This project is an end-to-end machine learning system for predicting used car prices. It follows a production-oriented workflow starting from raw data preprocessing and feature engineering, through model training and evaluation, and finally preparing the system for deployment as a Flask-based web application.
- Clean and preprocess real-world used car data
- Perform feature engineering using meaningful raw features
- Train and evaluate multiple regression models
- Select the best-performing model based on objective evaluation metrics
- Prepare the project for full-stack deployment using Flask
- Source: Kaggle – Used Cars Dataset
- Kaggle dataset Link : https://www.kaggle.com/datasets/austinreese/craigslist-carstrucks-data/
- Target Variable: price
- The dataset contains vehicle specifications, condition, usage history, and location data
- download dataset (vechiles.csv)file and put it in '../data/raw' and start by running notebooks one by one
- Language: Python
- Libraries:
- pandas, numpy
- scikit-learn
- xgboost
- matplotlib, seaborn
- tqdm
- Deployment: Flask (planned)
- Exploratory Data Analysis (EDA)
- Data Cleaning
- Handling missing values
- Removing outliers
- Feature Engineering
- Creating derived features (e.g. car_age)
- Preparing categorical features for encoding
- Model Training & Evaluation
- Model Selection
- Model Saving for Deployment
- Full-Stack Application (Flask)
- price – vehicle selling price
- year – manufacturing year
- odometer – mileage
- cylinders – number of engine cylinders
- manufacturer – car brand
- model – vehicle model
- condition – overall vehicle condition
- fuel – fuel type
- transmission – transmission type
- drive – drivetrain
- type – vehicle body type
- size – vehicle size category
- paint_color – exterior color
- title_status – legal title status
- state – vehicle location (US state)
Categorical features are encoded using one-hot encoding during the preprocessing stage inside the machine learning pipeline.

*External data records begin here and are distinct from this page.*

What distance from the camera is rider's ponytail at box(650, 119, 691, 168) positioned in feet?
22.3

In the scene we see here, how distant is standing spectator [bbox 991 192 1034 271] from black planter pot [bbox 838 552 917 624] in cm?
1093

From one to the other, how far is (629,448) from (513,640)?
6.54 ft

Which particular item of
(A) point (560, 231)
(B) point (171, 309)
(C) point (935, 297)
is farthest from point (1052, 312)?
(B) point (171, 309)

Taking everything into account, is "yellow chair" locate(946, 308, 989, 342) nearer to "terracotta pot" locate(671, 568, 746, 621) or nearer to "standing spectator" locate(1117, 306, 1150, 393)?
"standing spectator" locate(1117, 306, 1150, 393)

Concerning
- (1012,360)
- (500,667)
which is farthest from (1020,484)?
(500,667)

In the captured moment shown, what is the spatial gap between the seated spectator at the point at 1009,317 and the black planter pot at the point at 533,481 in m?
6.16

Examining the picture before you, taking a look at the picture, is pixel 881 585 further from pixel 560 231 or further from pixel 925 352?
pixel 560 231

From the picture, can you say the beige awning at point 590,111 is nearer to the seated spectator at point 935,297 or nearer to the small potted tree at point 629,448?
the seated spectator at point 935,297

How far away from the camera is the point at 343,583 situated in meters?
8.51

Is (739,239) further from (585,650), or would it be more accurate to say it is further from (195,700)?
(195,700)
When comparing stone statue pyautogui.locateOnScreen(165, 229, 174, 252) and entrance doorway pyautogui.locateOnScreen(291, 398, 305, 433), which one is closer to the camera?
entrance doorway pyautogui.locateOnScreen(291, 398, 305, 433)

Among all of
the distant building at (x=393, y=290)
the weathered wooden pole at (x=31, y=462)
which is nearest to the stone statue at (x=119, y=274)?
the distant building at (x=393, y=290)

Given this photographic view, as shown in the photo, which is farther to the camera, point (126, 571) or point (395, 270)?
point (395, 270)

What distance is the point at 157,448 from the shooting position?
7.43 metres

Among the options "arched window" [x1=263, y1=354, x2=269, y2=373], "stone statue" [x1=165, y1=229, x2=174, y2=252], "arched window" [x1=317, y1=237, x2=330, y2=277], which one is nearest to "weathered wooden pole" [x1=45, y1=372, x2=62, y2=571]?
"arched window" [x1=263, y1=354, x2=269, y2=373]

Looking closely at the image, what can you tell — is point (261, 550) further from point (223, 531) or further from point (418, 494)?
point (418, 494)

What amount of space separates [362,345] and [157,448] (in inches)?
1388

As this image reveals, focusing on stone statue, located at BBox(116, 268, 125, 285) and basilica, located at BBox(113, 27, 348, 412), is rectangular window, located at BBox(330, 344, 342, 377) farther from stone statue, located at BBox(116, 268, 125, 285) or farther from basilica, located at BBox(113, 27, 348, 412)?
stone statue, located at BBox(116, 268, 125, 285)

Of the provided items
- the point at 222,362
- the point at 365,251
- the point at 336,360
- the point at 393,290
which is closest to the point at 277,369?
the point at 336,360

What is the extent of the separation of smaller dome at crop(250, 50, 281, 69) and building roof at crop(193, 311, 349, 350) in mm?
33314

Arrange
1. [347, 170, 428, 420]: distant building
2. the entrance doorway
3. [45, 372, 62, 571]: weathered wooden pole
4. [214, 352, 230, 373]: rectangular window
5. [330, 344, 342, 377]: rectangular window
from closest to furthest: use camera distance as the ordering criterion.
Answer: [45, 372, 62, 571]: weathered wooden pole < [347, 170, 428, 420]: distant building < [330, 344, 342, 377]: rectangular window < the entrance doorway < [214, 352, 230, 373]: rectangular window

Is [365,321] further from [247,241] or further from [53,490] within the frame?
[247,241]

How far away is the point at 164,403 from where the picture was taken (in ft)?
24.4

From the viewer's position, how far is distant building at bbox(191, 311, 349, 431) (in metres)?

The following regression models were trained and evaluated:
- Linear Regression
- Ridge Regression
- Lasso Regression
- ElasticNet
- K-Nearest Neighbors Regressor
- Decision Tree Regressor
- Random Forest Regressor
- Gradient Boosting Regressor
- XGBoost Regressor
Note: Support Vector Regression (SVR) was intentionally excluded due to scalability limitations and poor suitability for deployment.
Models were evaluated using:
- MAE (Mean Absolute Error) ↓
- RMSE (Root Mean Squared Error) ↓
- R² Score ↑
After comparing all trained models, Random Forest Regressor was selected as the final model.
- Lowest MAE (average pricing error)
- Lowest RMSE (penalizing large errors)
- Highest R² score (~0.89)
- Strong generalization performance
The Random Forest model provided the best balance between accuracy, robustness, and production readiness.
| Metric | Value |
|---|---|
| MAE | ~2200 |
| RMSE | ~4700 |
| R² Score | ~0.89 |
The final trained model was saved using joblib for deployment:
joblib.dump(model, "models/used_car_price_model.pkl")
## Deployment Strategy:
- User inputs raw feature values through a web form
- Backend handles preprocessing and encoding
- Model returns real-time price prediction
- This design ensures clean user input and consistent preprocessing during inference.